Berita Palembang

Perayaan Gap Go Meh di Pulau Kemaro Palembang 2023, Panitia Siapkan Jembatan dan Kapal Gratis

Perayaan Gap Go Meh di Pulau Kemaro Palembang 2023, panitia menyiapkan jembatan tongkang dan kapal gratis bagi warga yang akan menyeberang.

Penulis: Linda Trisnawati | Editor: Vanda Rosetiati
DOK TRIBUN SUMSEL
Perayaan Gap Go Meh di Pulau Kemaro Palembang 2023, panitia menyiapkan jembatan tongkang dan kapal gratis bagi warga yang akan menyeberang. 

TRIBUNSUMSEL.COM, PALEMBANG - Perayaan Gap Go Meh di Pulau Kemaro Palembang 2023, panitia menyiapkan jembatan tongkang dan kapal gratis bagi warga yang akan menyeberang.

Perayaan Cap Go Meh Tahun 2023 di Pulau Kemaro digelar 3-4 Februari mendatang.

"Untuk pemasangan jembatan penyeberangan menggunakan tongkang akan dilakukan pada 31 Januari mendatang," kata Panitia Cap Go Meh Tjik Harun saat dikonfirmasi, Jumat (27/1/2023)

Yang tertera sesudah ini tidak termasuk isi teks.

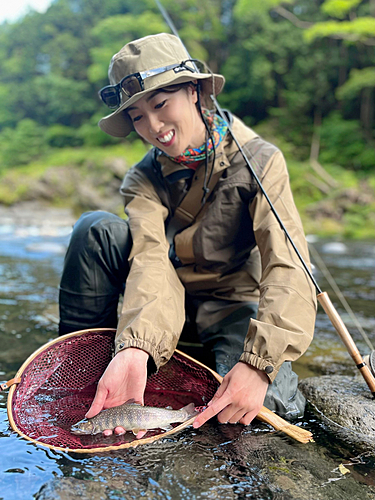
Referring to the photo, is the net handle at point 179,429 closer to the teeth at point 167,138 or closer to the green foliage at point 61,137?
the teeth at point 167,138

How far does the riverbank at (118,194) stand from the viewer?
59.5ft

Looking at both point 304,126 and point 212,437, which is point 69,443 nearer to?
point 212,437

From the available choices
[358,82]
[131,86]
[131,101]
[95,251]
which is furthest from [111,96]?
[358,82]

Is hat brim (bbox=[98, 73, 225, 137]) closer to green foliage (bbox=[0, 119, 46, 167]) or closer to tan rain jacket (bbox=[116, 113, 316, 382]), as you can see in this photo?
tan rain jacket (bbox=[116, 113, 316, 382])

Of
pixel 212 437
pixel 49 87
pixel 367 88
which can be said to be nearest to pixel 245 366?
pixel 212 437

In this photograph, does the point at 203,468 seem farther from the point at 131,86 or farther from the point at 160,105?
the point at 131,86

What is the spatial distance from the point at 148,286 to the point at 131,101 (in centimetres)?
93

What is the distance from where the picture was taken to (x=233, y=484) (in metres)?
1.53

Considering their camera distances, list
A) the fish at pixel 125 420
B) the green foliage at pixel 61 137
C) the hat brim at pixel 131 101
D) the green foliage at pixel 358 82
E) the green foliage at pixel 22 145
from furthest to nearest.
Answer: the green foliage at pixel 61 137, the green foliage at pixel 22 145, the green foliage at pixel 358 82, the hat brim at pixel 131 101, the fish at pixel 125 420

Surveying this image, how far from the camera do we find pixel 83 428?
1791mm

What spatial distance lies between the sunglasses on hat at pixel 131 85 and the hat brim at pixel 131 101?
7 cm

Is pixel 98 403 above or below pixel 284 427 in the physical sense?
above

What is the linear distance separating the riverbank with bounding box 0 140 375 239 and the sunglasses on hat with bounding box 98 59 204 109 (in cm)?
1521

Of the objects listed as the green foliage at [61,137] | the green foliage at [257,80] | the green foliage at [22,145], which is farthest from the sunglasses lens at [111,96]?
the green foliage at [61,137]
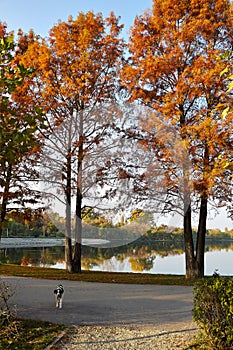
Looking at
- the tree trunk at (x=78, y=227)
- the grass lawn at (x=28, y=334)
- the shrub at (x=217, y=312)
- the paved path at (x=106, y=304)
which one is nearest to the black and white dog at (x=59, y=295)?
the paved path at (x=106, y=304)

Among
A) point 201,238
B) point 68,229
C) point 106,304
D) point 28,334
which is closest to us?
point 28,334

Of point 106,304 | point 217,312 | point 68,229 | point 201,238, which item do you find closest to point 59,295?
point 106,304

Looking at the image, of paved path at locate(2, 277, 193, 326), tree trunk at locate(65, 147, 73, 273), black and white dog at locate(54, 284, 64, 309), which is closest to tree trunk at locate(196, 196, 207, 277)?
paved path at locate(2, 277, 193, 326)

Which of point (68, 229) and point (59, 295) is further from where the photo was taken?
point (68, 229)

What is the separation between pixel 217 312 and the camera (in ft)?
15.7

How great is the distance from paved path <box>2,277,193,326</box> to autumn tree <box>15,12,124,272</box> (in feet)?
16.2

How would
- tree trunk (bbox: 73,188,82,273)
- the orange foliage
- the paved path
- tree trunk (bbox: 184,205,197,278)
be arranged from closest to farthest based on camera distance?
the paved path → the orange foliage → tree trunk (bbox: 184,205,197,278) → tree trunk (bbox: 73,188,82,273)

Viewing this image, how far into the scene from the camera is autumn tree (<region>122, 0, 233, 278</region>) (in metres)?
12.2

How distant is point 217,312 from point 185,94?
9.45 metres

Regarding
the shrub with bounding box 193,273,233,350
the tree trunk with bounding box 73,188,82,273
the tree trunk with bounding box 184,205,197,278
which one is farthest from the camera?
the tree trunk with bounding box 73,188,82,273

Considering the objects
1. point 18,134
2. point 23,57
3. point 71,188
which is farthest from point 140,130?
point 18,134

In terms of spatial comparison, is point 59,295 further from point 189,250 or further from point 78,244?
point 78,244

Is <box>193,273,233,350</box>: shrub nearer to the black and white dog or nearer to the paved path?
the paved path

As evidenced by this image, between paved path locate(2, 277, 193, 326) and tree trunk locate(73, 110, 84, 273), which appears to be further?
tree trunk locate(73, 110, 84, 273)
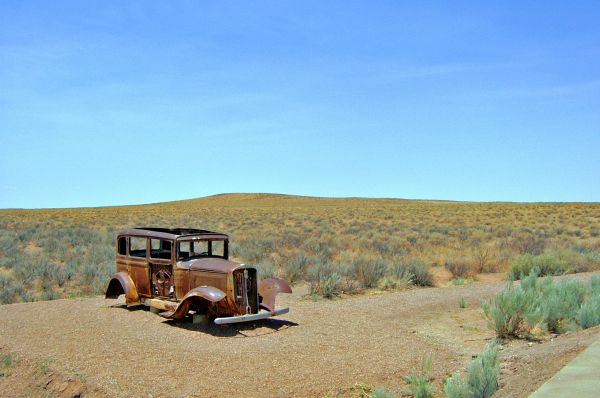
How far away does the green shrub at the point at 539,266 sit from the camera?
17.9 meters

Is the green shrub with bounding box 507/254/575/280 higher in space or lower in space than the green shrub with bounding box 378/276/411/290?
higher

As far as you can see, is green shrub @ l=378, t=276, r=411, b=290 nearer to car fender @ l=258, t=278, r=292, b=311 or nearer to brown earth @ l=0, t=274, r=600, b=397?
brown earth @ l=0, t=274, r=600, b=397

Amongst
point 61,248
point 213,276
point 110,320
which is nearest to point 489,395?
point 213,276

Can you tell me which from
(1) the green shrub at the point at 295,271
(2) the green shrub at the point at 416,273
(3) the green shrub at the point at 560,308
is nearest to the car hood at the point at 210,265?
(3) the green shrub at the point at 560,308

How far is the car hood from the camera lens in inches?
426

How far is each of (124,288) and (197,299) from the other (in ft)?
6.56

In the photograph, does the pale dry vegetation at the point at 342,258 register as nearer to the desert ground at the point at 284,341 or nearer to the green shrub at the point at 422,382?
the desert ground at the point at 284,341

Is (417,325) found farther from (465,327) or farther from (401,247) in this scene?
(401,247)

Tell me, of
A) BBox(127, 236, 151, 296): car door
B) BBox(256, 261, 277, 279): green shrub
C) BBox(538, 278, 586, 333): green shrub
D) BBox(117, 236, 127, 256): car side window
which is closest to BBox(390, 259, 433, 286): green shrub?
BBox(256, 261, 277, 279): green shrub

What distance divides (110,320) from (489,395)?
7.21 metres

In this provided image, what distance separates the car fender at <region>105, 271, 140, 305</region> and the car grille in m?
2.51

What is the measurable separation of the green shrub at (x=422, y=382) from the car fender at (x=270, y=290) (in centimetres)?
381

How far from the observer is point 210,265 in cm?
1108

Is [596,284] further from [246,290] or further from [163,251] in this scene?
[163,251]
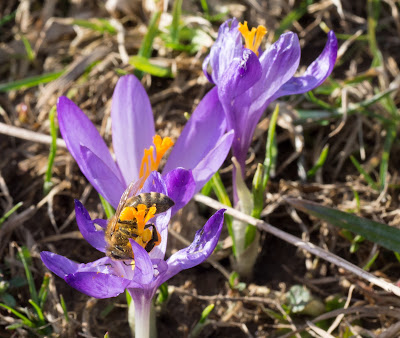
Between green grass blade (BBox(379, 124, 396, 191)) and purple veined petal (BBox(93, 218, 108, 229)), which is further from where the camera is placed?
green grass blade (BBox(379, 124, 396, 191))

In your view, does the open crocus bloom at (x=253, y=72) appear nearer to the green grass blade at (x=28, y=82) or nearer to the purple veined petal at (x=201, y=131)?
the purple veined petal at (x=201, y=131)

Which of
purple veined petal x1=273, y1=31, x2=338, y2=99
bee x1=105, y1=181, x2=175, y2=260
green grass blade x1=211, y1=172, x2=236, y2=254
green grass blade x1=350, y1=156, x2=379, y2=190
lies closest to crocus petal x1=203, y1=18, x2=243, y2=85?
purple veined petal x1=273, y1=31, x2=338, y2=99

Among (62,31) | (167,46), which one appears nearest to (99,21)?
(62,31)

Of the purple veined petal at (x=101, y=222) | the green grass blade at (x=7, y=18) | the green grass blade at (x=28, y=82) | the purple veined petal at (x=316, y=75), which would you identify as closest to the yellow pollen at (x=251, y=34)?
the purple veined petal at (x=316, y=75)

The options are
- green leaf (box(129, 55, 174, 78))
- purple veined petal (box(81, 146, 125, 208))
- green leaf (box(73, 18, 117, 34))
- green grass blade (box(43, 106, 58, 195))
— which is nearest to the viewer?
purple veined petal (box(81, 146, 125, 208))

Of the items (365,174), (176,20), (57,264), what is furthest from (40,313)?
(176,20)

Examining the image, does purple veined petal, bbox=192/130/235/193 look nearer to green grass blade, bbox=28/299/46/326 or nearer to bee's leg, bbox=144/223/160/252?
bee's leg, bbox=144/223/160/252

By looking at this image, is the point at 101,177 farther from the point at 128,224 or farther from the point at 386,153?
the point at 386,153
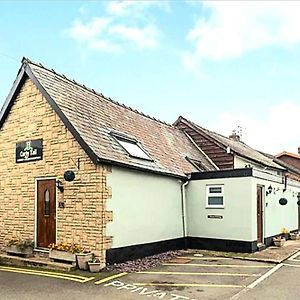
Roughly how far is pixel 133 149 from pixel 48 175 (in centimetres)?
315

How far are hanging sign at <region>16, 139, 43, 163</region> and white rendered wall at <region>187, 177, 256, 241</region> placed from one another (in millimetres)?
6531

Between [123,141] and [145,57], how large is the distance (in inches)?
121

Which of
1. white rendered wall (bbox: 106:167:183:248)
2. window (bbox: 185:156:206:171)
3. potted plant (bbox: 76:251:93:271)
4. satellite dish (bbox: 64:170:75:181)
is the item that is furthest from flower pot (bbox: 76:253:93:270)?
window (bbox: 185:156:206:171)

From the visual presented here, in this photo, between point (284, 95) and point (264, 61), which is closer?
point (264, 61)

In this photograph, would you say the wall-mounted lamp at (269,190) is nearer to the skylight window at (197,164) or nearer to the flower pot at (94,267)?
the skylight window at (197,164)

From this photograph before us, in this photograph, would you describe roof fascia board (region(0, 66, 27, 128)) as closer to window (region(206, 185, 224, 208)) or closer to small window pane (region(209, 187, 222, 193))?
window (region(206, 185, 224, 208))

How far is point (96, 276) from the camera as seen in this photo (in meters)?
10.9

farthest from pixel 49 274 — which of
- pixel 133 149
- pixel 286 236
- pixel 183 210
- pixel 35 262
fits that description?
pixel 286 236

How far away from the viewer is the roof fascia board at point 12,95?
1428 centimetres

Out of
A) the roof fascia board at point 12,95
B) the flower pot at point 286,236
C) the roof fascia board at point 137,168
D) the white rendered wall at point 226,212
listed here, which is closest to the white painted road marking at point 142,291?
the roof fascia board at point 137,168

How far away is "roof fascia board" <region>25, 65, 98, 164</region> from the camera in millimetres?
12078

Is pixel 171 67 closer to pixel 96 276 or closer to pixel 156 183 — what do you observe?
pixel 156 183

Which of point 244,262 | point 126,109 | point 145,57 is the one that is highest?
point 145,57

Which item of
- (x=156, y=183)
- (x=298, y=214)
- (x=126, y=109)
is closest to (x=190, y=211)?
(x=156, y=183)
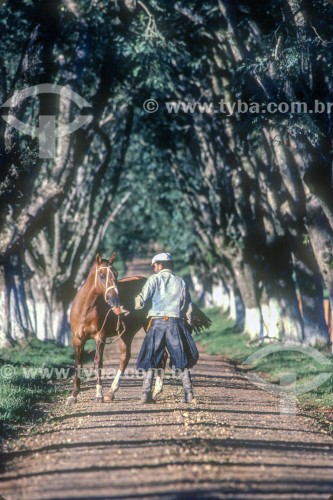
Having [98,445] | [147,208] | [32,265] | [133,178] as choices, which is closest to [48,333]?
[32,265]

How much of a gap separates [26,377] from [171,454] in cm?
820

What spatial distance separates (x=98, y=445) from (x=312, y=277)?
1429 centimetres

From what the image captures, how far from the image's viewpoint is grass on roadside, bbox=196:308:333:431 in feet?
47.5

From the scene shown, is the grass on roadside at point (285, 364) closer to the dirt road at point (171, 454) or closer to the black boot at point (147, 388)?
the dirt road at point (171, 454)

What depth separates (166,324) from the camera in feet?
43.4

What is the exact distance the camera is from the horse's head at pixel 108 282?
13.5 metres

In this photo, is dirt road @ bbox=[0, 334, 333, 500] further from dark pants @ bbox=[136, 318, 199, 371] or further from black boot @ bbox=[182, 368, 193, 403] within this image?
dark pants @ bbox=[136, 318, 199, 371]

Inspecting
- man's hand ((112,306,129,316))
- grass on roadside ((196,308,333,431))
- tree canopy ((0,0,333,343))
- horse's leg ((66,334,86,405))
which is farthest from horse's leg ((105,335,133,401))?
tree canopy ((0,0,333,343))

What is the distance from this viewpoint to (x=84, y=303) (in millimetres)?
14250

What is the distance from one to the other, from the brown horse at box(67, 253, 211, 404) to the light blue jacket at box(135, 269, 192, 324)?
0.48 metres

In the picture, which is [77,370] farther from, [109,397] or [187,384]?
[187,384]

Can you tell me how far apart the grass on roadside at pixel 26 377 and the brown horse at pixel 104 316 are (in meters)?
1.00

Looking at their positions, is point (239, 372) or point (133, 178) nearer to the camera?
point (239, 372)

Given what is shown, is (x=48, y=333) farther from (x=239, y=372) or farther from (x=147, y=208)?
(x=147, y=208)
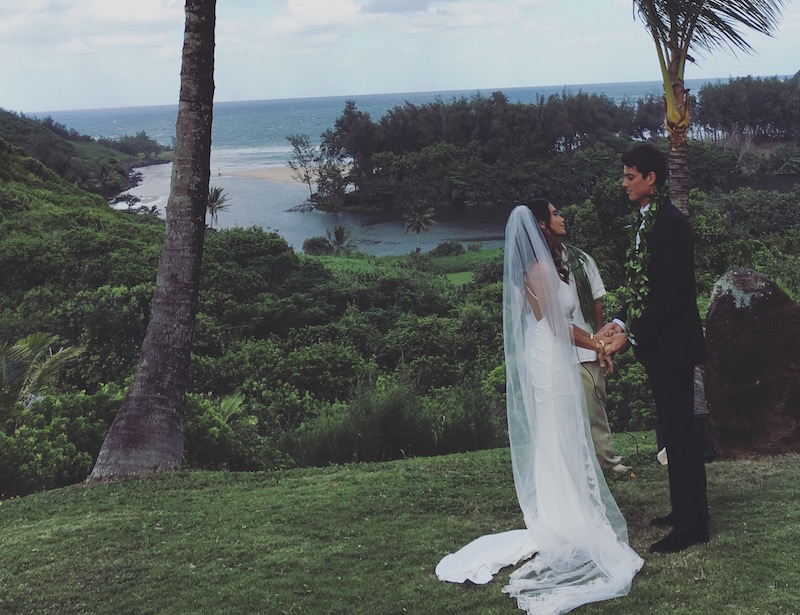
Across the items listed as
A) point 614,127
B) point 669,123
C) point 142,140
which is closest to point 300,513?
point 669,123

Tjik Harun yang juga Ketua Walubi Sumatera Selatan (Sumsel) menjelaskan, pemasangan jembatan dari tongkang cukup satu hari sehingga sorenya sudah bisa digunakan.

"Jembatan penyeberangan ke Pulau Kemaro ini dibuka sampai tanggal 4 Februari, karena acara Cap Go Meh nya di tanggal 3 Februari," ungkapnya.

Baca juga: Resep Lontong Cap Go Meh dan Sambal Goreng Hati Ampela, Makanan Khas Cap Go Meh 2023

Menurut Tjik Harun, hingga kini persiapan Cap Go Meh terus berjalan seperti bersih-bersih dan lain-lain.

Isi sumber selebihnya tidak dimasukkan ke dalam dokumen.